**課題一覧**:
a: ピノ・パラディーノについての文章のうち、「そもそもピノは、ずっとそんな」から「ピノ・パラディーノ(Photo by Masanori Naruse)」までをすべて、「ベーシスト」を「ベース奏者」に入れ替えて書き直しなさい。
b: ピノ・パラディーノについての文章を、最後の文の後から書き継ぎなさい。
------ 本文 ------
当時はまだクリス・デイヴが出るからといって席ががっつり埋まるわけではなく、熱心なミュージシャンが観に来る程度。それよりも、ピノに視線を送る熱心なネオソウルのファンのほうが目立っていた。今にして思えば、クリスにピノ、アイザイア・シャーキーのトリオなんて夢のような組み合わせだが、この頃はそんな感じだった。
ライブが始まると、クリス・デイヴが動きまくって、リズム・パターンをどんどん変えたりと華やかでテクニカルな演奏を聴かせていた。そこに客席から、(英語で)「ピノ、もっとファンキーに弾きまくってくれよー」みたいな声が上がる。その日のピノ(とアイザイア)は、ずっとクリスが仕掛けたやんちゃな変化やリズムのトリックと的確に寄り添いながら、粛々とグルーヴしていた。ディンジェロの名盤における奇妙なサウンドに貢献した名手の超絶演奏を聴きに来たら、思いのほか地味で、ドラマーの陰に隠れているように感じたのかもしれないなと僕は思った。
そもそもピノは、ずっとそんなベーシストだったようにも思う。いつだって控えめでさりげなく、ひっそりとその音楽を支えている。とはいえ、それはクエストラヴやクリス・デイヴのズラしたリズムに合わせて、表情を変えずに粛々とズラし続けるような、静かな狂気すら感じさせる慎ましさだ。そして、ピノがいた席に別のベーシストが座ると、時には大変なことが起こることもある。以前、あるバンドがピノを連れてきて、その次の来日で別のベーシストを連れてきたことがあった。後者はずいぶん残念なことになっていて「あれ、こんなにノリの悪いバンドだっけ?」と思った記憶がある。ピノの存在の大きさをあの日ほど感じたことはない。
ピノ・パラディーノ(Photo by Masanori Naruse)
ブレイク・ミルズ(Photo by Masanori Naruse)
そんなピノ・パラディーノが、自身の名前を真っ先に冠したプロジェクトで来日した。ギタリスト/プロデューサーのブレイク・ミルズとの双頭名義に、サックス/マルチ奏者のサム・ゲンデル、ドラマー/パーカッショニストのエイブ・ラウンズの2人を加えた編成だ。2021年にリリースされた同名義でのアルバム『Notes With Attachments』のライブ・バージョンでもある。
------ 提供された項目 ------
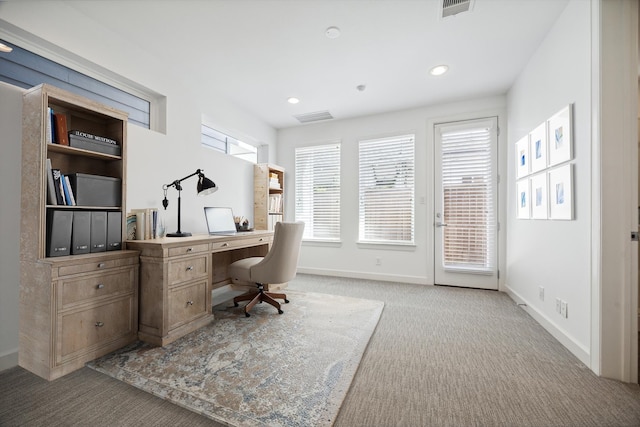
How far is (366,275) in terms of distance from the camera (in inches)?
171

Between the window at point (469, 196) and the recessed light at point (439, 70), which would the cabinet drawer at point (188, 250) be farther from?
the window at point (469, 196)

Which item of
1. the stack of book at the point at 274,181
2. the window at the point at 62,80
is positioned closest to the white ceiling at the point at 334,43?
the window at the point at 62,80

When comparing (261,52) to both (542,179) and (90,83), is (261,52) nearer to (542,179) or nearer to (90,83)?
(90,83)

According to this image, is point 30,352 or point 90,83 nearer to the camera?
point 30,352

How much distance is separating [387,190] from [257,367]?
321 centimetres

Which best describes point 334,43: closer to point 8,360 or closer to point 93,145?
point 93,145

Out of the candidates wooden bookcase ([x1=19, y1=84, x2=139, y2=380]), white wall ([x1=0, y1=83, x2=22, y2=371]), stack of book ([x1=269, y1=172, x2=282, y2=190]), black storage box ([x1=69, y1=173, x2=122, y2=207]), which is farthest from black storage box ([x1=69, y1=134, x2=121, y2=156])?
stack of book ([x1=269, y1=172, x2=282, y2=190])

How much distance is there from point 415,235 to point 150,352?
3481 millimetres

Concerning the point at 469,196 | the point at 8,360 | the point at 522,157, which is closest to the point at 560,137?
the point at 522,157

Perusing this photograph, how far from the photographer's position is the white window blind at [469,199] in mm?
3711

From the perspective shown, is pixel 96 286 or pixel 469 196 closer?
pixel 96 286

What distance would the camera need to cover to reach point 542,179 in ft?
8.15

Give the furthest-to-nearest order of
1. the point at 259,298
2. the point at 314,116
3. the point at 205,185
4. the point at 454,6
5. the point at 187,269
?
the point at 314,116
the point at 259,298
the point at 205,185
the point at 187,269
the point at 454,6

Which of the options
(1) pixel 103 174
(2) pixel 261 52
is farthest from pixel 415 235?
(1) pixel 103 174
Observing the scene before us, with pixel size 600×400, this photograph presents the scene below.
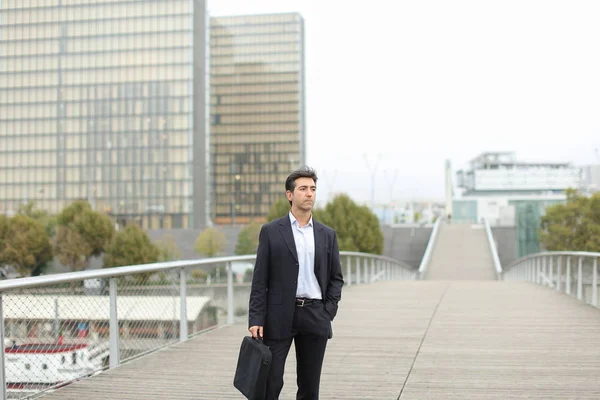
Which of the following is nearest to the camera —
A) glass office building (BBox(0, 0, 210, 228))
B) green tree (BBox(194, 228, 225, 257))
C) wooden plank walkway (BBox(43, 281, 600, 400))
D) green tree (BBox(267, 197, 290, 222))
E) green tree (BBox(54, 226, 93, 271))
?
wooden plank walkway (BBox(43, 281, 600, 400))

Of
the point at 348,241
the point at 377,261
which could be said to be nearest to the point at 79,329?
the point at 377,261

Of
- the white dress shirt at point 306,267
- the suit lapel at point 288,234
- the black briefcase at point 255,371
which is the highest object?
the suit lapel at point 288,234

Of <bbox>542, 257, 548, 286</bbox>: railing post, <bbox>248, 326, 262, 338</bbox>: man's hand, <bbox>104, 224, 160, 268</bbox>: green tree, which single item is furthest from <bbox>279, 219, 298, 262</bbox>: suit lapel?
<bbox>104, 224, 160, 268</bbox>: green tree

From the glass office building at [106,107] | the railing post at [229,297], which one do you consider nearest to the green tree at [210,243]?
the glass office building at [106,107]

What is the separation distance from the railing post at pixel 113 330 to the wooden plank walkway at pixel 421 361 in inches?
6.0

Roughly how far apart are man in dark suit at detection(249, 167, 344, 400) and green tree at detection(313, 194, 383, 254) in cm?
4950

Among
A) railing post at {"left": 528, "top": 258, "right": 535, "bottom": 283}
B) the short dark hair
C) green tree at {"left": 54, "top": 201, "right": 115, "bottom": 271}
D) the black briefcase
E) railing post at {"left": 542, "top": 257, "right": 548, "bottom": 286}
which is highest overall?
the short dark hair

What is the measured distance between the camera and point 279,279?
13.8 ft

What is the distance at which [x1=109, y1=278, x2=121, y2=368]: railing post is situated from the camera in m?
6.84

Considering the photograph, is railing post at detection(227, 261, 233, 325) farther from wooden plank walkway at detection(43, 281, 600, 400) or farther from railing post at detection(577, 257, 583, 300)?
railing post at detection(577, 257, 583, 300)

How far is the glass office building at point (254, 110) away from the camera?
402 feet

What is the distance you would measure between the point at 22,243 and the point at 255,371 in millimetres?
49860

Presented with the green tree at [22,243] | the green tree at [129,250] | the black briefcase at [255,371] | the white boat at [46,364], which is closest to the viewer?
the black briefcase at [255,371]

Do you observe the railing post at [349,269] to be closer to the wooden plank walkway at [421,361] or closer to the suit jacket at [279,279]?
the wooden plank walkway at [421,361]
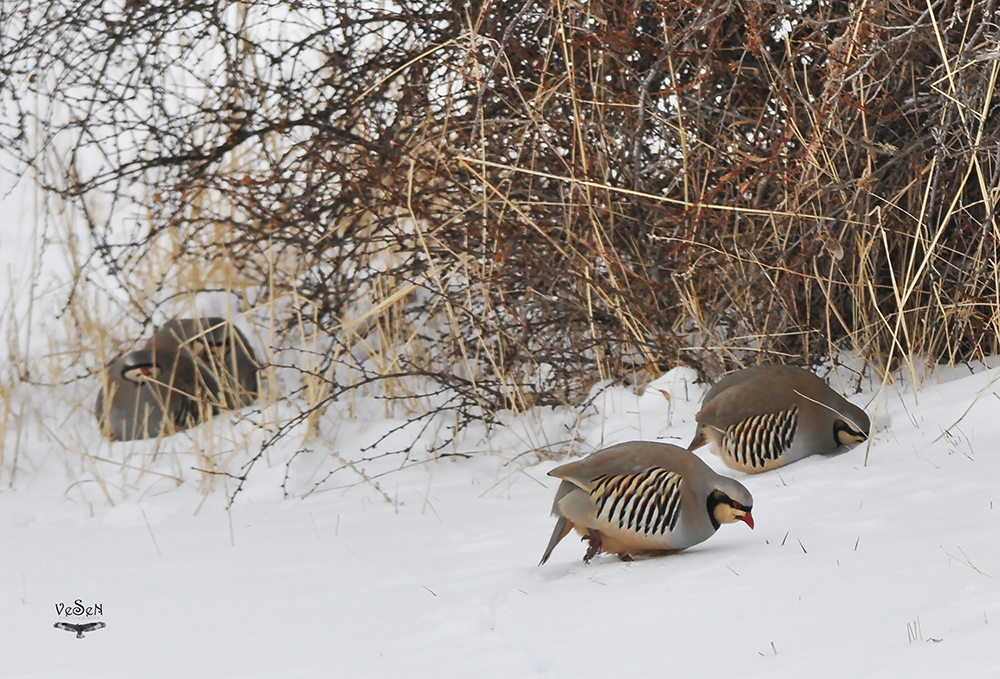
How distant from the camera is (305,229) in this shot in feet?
------
**課題別の解答**:
a:
そもそもピノは、ずっとそんなベース奏者だったようにも思う。いつだって控えめでさりげなく、ひっそりとその音楽を支えている。とはいえ、それはクエストラヴやクリス・デイヴのズラしたリズムに合わせて、表情を変えずに粛々とズラし続けるような、静かな狂気すら感じさせる慎ましさだ。そして、ピノがいた席に別のベース奏者が座ると、時には大変なことが起こることもある。以前、あるバンドがピノを連れてきて、その次の来日で別のベース奏者を連れてきたことがあった。後者はずいぶん残念なことになっていて「あれ、こんなにノリの悪いバンドだっけ?」と思った記憶がある。ピノの存在の大きさをあの日ほど感じたことはない。
ピノ・パラディーノ(Photo by Masanori Naruse)

b:
とはいえ、この名義で、この編成でも、彼はいつものピノ・パラディーノだった。特に前に出るわけでもなく、特にソロが増えるわけでもなく、バンドのグルーヴに合わせて粛々とベースラインを奏でていた。そもそも『Notes With Attachments』でも、ピノは平常運転だった。アルバムでは多くの曲でドラムセットが入っていないだけでなく、そもそも打楽器がほとんど使われていない。それにもかかわらず、全員が同じタイム感を共有しながら演奏しているのが印象的だった。
サム・ゲンデル(Photo by Masanori Naruse)
エイブ・ラウンズ(Photo by Masanori Naruse)
かたやライブでは、エイブ・ラウンズのドラム/パーカッションが加わり、はっきりとリズム・セクションの体を成していたことで、ピノのベースを単純にグルーヴのパーツのひとつとして聴くことができる時間が多かった。そこに絡むブレイク・ミルズとサム・ゲンデルは特定の方法論にとらわれない多様な演奏をしていたが、ピノが生み出すグルーヴだけは絶対に壊すまいという、リズムに対しての厳格さがあるようにも聴こえた。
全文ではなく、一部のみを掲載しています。